Par un mémoire en défense, enregistré 17 avril 2024, le département de la Guadeloupe conclut au rejet de la requête.
Elle fait valoir que :
— si l’accident de la requérante est imputable au service, la collectivité n’a commis aucune faute de nature à engager sa responsabilité ;
— la requérante ne démontre pas le lien de causalité entre son accident et la perte de revenus, ni la réalité des autres préjudices dont elle se prévaut.
Par un courrier en date du 22 novembre 2024, les parties ont été informées, en application de l’article R. 611-7 du code de justice administrative, que le jugement à intervenir était susceptible d’être fondé d’office sur l’engagement de la responsabilité sans faute du département de la Guadeloupe du fait de l’accident de service de Mme A.
Vu les pièces du dossier.
Vu :
— le code civil ;
— le code général de la fonction publique ;
— le code de justice administrative.
Les parties ont été régulièrement averties du jour de l’audience.
Ont été entendus au cours de l’audience publique :
— le rapport de Mme Bakhta, conseillère,
— les conclusions de Mme Créantor, rapporteure publique,
— et les observations de Mme D, représentant le conseil départemental de la Guadeloupe.

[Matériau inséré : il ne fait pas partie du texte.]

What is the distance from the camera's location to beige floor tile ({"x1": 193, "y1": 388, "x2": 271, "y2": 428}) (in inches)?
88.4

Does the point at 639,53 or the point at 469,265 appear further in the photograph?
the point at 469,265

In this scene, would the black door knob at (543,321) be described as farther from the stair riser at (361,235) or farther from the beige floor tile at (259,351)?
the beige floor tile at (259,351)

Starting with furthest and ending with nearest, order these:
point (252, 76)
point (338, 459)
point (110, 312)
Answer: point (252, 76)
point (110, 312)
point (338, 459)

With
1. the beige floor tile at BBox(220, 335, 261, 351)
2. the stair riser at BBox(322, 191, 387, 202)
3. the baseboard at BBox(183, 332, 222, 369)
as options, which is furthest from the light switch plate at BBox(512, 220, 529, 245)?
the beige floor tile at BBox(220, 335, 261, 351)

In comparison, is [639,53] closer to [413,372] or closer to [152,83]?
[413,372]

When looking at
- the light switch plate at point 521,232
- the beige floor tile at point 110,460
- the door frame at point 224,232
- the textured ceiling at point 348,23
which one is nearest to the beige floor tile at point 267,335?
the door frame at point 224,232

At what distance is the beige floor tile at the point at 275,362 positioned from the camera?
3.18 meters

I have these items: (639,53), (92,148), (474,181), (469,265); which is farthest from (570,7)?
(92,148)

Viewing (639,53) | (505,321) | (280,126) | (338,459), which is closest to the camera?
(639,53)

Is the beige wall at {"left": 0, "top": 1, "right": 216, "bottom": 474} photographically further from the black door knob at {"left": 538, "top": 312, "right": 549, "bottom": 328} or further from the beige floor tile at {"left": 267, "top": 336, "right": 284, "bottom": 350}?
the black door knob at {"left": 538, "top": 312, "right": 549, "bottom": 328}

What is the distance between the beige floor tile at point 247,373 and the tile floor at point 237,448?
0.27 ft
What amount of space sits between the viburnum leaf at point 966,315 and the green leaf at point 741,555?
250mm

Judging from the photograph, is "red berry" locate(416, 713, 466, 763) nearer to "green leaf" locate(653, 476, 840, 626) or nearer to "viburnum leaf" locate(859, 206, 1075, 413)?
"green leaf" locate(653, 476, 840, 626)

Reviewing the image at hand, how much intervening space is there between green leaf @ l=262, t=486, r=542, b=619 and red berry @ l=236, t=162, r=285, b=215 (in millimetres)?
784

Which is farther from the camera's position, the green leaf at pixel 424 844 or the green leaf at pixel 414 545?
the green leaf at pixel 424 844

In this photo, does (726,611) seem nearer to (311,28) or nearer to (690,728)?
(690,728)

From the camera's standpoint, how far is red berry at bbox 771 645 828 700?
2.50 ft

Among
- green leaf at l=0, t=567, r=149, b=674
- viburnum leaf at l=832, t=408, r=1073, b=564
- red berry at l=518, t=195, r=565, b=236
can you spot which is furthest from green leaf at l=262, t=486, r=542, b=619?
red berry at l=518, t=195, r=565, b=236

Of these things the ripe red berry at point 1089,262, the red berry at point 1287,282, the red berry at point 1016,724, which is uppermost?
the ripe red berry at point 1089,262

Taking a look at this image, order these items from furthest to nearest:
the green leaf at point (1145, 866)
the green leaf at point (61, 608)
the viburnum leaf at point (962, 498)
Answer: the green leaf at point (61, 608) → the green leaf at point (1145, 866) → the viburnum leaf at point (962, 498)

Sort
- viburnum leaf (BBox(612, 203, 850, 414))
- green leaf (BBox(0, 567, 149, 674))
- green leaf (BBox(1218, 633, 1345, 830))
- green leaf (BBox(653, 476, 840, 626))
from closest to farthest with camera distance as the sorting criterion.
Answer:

Mme A n’était ni présente, ni représentée.
Considérant ce qui suit :
1. Mme B A est agent titulaire au grade d’adjoint administratif au sein du départemental de la Guadeloupe. Par décision en date du 7 juillet 2014, elle s’est vue reconnaitre par la maison départementale des personnes handicapées de la Guadeloupe la qualité de travailleur handicapé. Le 15 juin 2020, la requérante a chuté sur son lieu de travail, accident reconnu imputable au service. Par la présente requérante, Mme A demande au tribunal de condamner le département à lui verser une somme de 65 400 euros au titre de l’indemnisation des préjudices résultant de cet accident de service.
Sur les conclusions à fin d’indemnisation :
En ce qui concerne la responsabilité :
2. Compte tenu des conditions posées à son octroi et de son mode de calcul, l’allocation temporaire d’invalidité doit être regardée comme ayant pour objet de réparer les pertes de revenus et l’incidence professionnelle résultant de l’incapacité physique causée par un accident de service ou une maladie professionnelle. Les dispositions qui instituent ces prestations déterminent forfaitairement la réparation à laquelle les fonctionnaires concernés peuvent prétendre, au titre de ces chefs de préjudice, dans le cadre de l’obligation qui incombe aux collectivités publiques de garantir leurs agents contre les risques qu’ils peuvent courir dans l’exercice de leurs fonctions. Elles ne font en revanche pas obstacle à ce que le fonctionnaire qui subit, du fait de l’invalidité ou de la maladie, des préjudices patrimoniaux d’une autre nature ou des préjudices personnels, obtienne de la personne publique qui l’emploie, même en l’absence de faute de celle-ci, une indemnité complémentaire réparant ces chefs de préjudice. Elles ne font pas non plus obstacle à ce qu’une action de droit commun pouvant aboutir à la réparation intégrale de l’ensemble du dommage soit engagée contre la personne publique, dans le cas notamment où l’accident ou la maladie serait imputable à une faute de nature à engager la responsabilité de cette personne ou à l’état d’un ouvrage public dont l’entretien lui incombait.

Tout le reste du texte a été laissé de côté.